• Consigne: Rédigez la suite de l'article sur le saxophoniste Vincent Herring, en partant de sa dernière phrase.

• Texte à lire:
++++++++++++++++++++
Vincent Herring a joué et enregistré avec Blakey, Silver et Adderley, surtout avec le trompettiste Nat Adderley avec qui il est resté une dizaine d’années. En d’autres termes ou mots, il n’est pas allé à bonne école mais bien à la très grande école.

Serge Truffaut

Pour paraphraser tonton Georges, le Brassens qui voisine Paul Valéry sur les hauteurs de Sète, au cimetière pour être exact, mieux vaut vivre pour une idée que de mourir pour elle. L’an dernier, le saxophoniste Vincent Herring en a attrapé une, d’idée. Et une si bonne qu’il l’a méditée, touillée dans toutes les harmonies sonores possibles comme imaginables.

Puis, le 26 février de cette année, soit 15 jours après que les Chiefs de Kansas-City, la ville de Charlie Parker, eurent remporté le Super Bowl, il a matérialisé son idée par bandes enregistrées interposées. En quel lieu ? Le Smoke Jazz Club, l’un des meilleurs clubs de jazz du  « monde-mondial » qui était par ailleurs le favori de Paul Auster, décédé le 30 avril de cette année.

Pour la petite comme pour la grande histoire, tout dépend si l’on aime ou pas le Livre, on doit souligner que les actionnaires avec les droits de vote, les majoritaires, du club comme du label qui porte le même nom, ont baptisé le lieu en question en empruntant le titre d’une nouvelle d’Auster, cet écrivain au patronyme si janséniste.

Alors l’idée, demandera-t-on, quel en est le ferment ? Quatre noms et des propres. Soit, dans le désordre, Art Blakey, Horace Silver et les frères Nat et Cannonball Adderley. Du milieu des années 1950, grosso-modo, à celui des années 1970, les quintets et parfois sextets dirigés par ces messieurs ont dominé la scène du jazz rassemblant les poids moyens du jazz. Celle des poids lourds était rythmée, elle, par les doigtés de Charles Mingus, Miles Davis, John Coltrane, Duke Ellington et quelques autres.

L’idée donc de Herring, par ailleurs professeur réputé de la William Paterson University et de la Manhattan School of Music, était de rallumer le flambeau allumé par le trio Blakey-Silver-Adderley il y a plus de soixante ans. Mais encore ? Actualiser ce que Herring appelle encore et toujours le « soul jazz » car conjuguant le hard bop d’un Sonny Rollins, les emprunts au blues d’un Stanley Turrentine et le funk d’un James Brown. Bref, à l’instar de ses aînés Vincent Herring est un alchimiste.
++++++++++++++++++++
• Données affichées:

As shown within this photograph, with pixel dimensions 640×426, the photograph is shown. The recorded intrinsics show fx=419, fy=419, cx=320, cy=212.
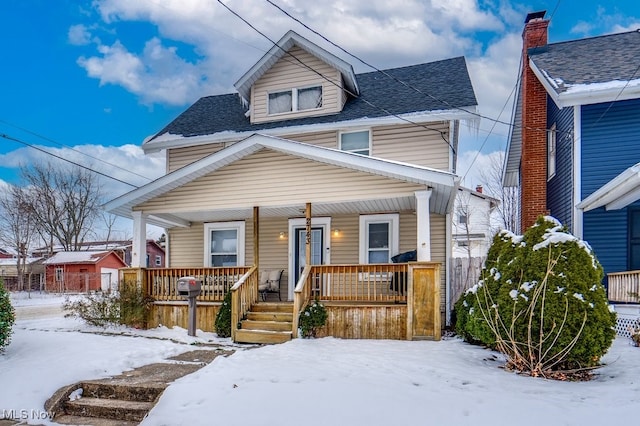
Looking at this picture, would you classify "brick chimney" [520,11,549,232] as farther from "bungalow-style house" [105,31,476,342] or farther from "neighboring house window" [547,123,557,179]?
"bungalow-style house" [105,31,476,342]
++++++++++++++++++++
• Résultat:
Ici comme là, il faut préciser, souligner, rappeler, que mister Herring, né le 19 novembre 1964 à Hopkinsville dans le Kentucky, a accompagné les bonshommes nommés. Oui, il a joué et enregistré avec Blakey, Silver et Adderley, surtout avec le trompettiste Nat Adderley avec qui il est resté une dizaine d’années. En d’autres termes ou mots, il n’est pas allé à bonne école mais bien à la très grande école. La polytechnique qui musicalement sonnant s’appelle la polyphonique.

Pour mener à bien sa mission et non son entreprise, Herring s’est entouré de gros canons, soit ceux dont les sons traversent constamment le Rubicon, ce petit fleuve italien par où transitent les lieux communs musicaux qui séduisent encore et toujours les crédules et les avocats du nivellement par le bas des sonorités jazzées.

Les canons s’appellent Jeremy Pelt, trompettiste qui aiguise les notes avec ce tranchant qui a fait la réputation du Laguiole, Wayne Escoffery, ténor qui résonne la clarté, la discipline, David Kikoski, pianiste qui articule son jeu comme un sprinter sa foulée, Paul Bollenback, guitariste que Keith Richards doit jalouser pour sa rythmique, Essiet Essiet, contrebassiste qui est ce que tout grand contrebassiste doit être, soit solide comme le roc et enfin Otis Brown III batteur qui s’applique à injecter de la cohérence avec une maîtrise exemplaire de la fluidité.

Le programme ? Filthy McNasty composé par Horace Silver, Too Blue par Stanley Turrentine, Mean Greens par Eddie Harris, The Chicken Pie par Pee Wee Ellis, Driftin’ par Herbie Hancock, Slow Drag par Donald Byrd, Strasbourg-St. Denis par Roy Hargrove et Naima par John Coltrane.

On écoute Something Else!  publié par Smoke Sessions et dont le titre emprunte à celui choisi par C, Adderley en 1959 pour un album qui est devenu un classique.  Après quoi, on se lève. On applaudit. On dit merci en latin, en grec, en oulipien sans oublier le grazie mille et le tutti quanti. « Bras veau »môssieu Herring Vincent.